Excerto fornecido>
+ + +

Inconformada, a Caixa Geral de Aposentações recorreu para a Relação de Lisboa
que, por acórdão de 11 de Outubro de 2007, julgou improcedente a apelação e
confirmou a sentença recorrida.
Novamente inconformada, a Caixa Geral de Aposentações recorreu para o Supremo
Tribunal de Justiça.
2. Por Acórdão proferido em 1 de Abril de 2008 o Supremo Tribunal de Justiça
decidiu conceder a revista, fundamentando a decisão nos seguintes moldes:
“[…] III. A questão que se coloca no presente recurso é, tão-só, a de saber se o
direito à pensão de sobrevivência por parte da A (recorrida) deverá, ser
reconhecido nos termos do artigo 41º nº 2 do DL nº 142/73, de 31/3 (regime
especial do Estatuto da Pensões de Sobrevivência) ou se, por
inconstitucionalidade material desta disposição legal (como entenderam as
instâncias), o deverá ser pela legislação referente ao regime geral da Segurança
Social (nomeadamente artigos 7.º n.º 1 do DL nº 332/90, de 18/10, e 6.º do
Decreto Regulamentar nº 1/94, de 18/1).
IV. Está fixada a seguinte matéria de facto: [...]
V. Como correctamente se refere no Acórdão recorrido a R (recorrente) não coloca
em causa o direito da A à pensão de sobrevivência por morte do seu companheiro
(beneficiário dela R) mas apenas o regime jurídico aplicável, o que, no caso
concreto, releva para efeitos de determinação do momento a partir do qual tal
pensão é devida.

+ + +

Material guardado>

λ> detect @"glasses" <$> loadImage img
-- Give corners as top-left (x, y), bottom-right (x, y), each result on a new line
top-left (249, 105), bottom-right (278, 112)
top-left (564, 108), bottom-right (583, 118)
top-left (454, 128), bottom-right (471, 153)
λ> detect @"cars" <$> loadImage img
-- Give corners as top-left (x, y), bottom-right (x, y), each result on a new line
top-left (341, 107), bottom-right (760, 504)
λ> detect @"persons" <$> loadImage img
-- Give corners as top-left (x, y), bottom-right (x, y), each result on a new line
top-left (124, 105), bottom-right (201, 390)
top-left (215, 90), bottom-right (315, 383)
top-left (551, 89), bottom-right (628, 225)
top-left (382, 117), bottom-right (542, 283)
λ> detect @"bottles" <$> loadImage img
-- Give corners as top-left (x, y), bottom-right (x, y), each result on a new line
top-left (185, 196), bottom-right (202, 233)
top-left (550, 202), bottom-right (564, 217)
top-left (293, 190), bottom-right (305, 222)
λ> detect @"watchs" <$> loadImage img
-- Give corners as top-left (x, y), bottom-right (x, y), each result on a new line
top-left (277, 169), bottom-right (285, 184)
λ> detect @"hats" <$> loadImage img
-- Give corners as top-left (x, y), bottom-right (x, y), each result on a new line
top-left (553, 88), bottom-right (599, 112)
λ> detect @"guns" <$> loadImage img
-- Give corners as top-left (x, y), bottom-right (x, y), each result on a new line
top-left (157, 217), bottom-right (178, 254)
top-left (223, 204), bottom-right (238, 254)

+ + +

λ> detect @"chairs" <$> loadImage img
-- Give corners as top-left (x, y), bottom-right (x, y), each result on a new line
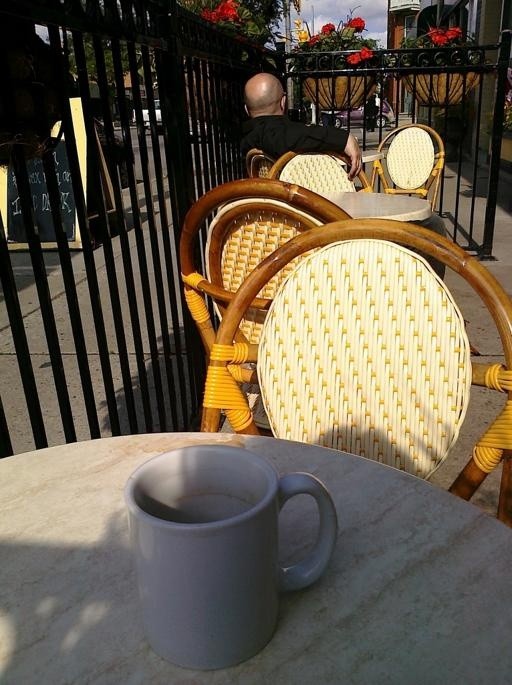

+ + +

Tarefas propostas>
(a) Devolva, tal como consta no excerto sobre a pensão de sobrevivência, o trecho que começa em "Inconformada, a Caixa Geral de Aposentações recorreu para a" e termina em "Tribunal de Justiça.".
(b) Segundo o excerto sobre a pensão de sobrevivência, em que data o Supremo Tribunal de Justiça proferiu o acórdão que concedeu a revista?
(c) Prolongue o excerto sobre a pensão de sobrevivência a partir da última frase apresentada.
O material apresentado constitui um conjunto à parte, independente do excerto.

Respostas>
(a)
Inconformada, a Caixa Geral de Aposentações recorreu para a Relação de Lisboa
que, por acórdão de 11 de Outubro de 2007, julgou improcedente a apelação e
confirmou a sentença recorrida.
Novamente inconformada, a Caixa Geral de Aposentações recorreu para o Supremo
Tribunal de Justiça.

(b) Em 1 de Abril de 2008.

(c)
Decidiu-se, como já referimos, no Acórdão recorrido, confirmando a sentença da
1.ª instância, que o artigo 41 nº 2 do EPS é inconstitucional por violação do
princípio da igualdade pelo que, recusando a sua aplicação, se aplicou “in casu”
o regime geral da segurança social (concretamente o disposto nos artigos 7º nº 1
do DL nº 322/90 e 6º do Decreto Regulamentar nº 1/94)
Sustenta, como já vimos, a CGA que, ao contrário do que foi decidido nas
instâncias, o artigo 41.º nº 2 do EPS não está ferido de inconstitucionalidade
(não há violação do principio da igualdade) devendo ser aplicado no caso
concreto, uma vez que o falecido beneficiário era agente da administração
publica e como tal sujeito a um regime especial, precisamente o definido pelo
Estatuto das Pensões de Sobrevivência.
Tem a nossa doutrina e jurisprudência, nomeadamente a do Tribunal
Constitucional, entendido que o princípio da igualdade contém no essencial uma
proibição de arbítrio, funcionando como limite objectivo da discricionariedade
legislativa; não implica um tratamento idêntico em quaisquer circunstâncias,
antes postulando que a verdadeira igualdade se consegue quando recebem
semelhante tratamento aqueles que se encontram em semelhantes situações, o que
pressupõe o diferenciado tratamento jurídico daqueles que se encontram em
situações não semelhantes.
Na dimensão que para o caso nos interessa, o princípio da igualdade traduz-se na
proibição de estabelecer diferenciações de tratamento irrazoáveis (para
situações semelhantes), sempre que destituídas de fundamento ou justificação
material bastante.
Como é sabido, o sistema de previdência vigente no Estado Português subdivide-se
em dois grandes subsistemas — o regime especial da Caixa Geral de Aposentações
(criado em 1929) que tem a seu cargo a gestão do sistema de segurança social dos
funcionários públicos e trabalhadores equiparados, admitidos até 31/12/2005, em
matéria de pensões de aposentação e reforma, de sobrevivência e outras de
natureza especial e o regime geral gerido pelo ISSS (Caixa Nacional de Pensões)
destinado aos trabalhadores do sector privado (por conta de outrem e
independentes)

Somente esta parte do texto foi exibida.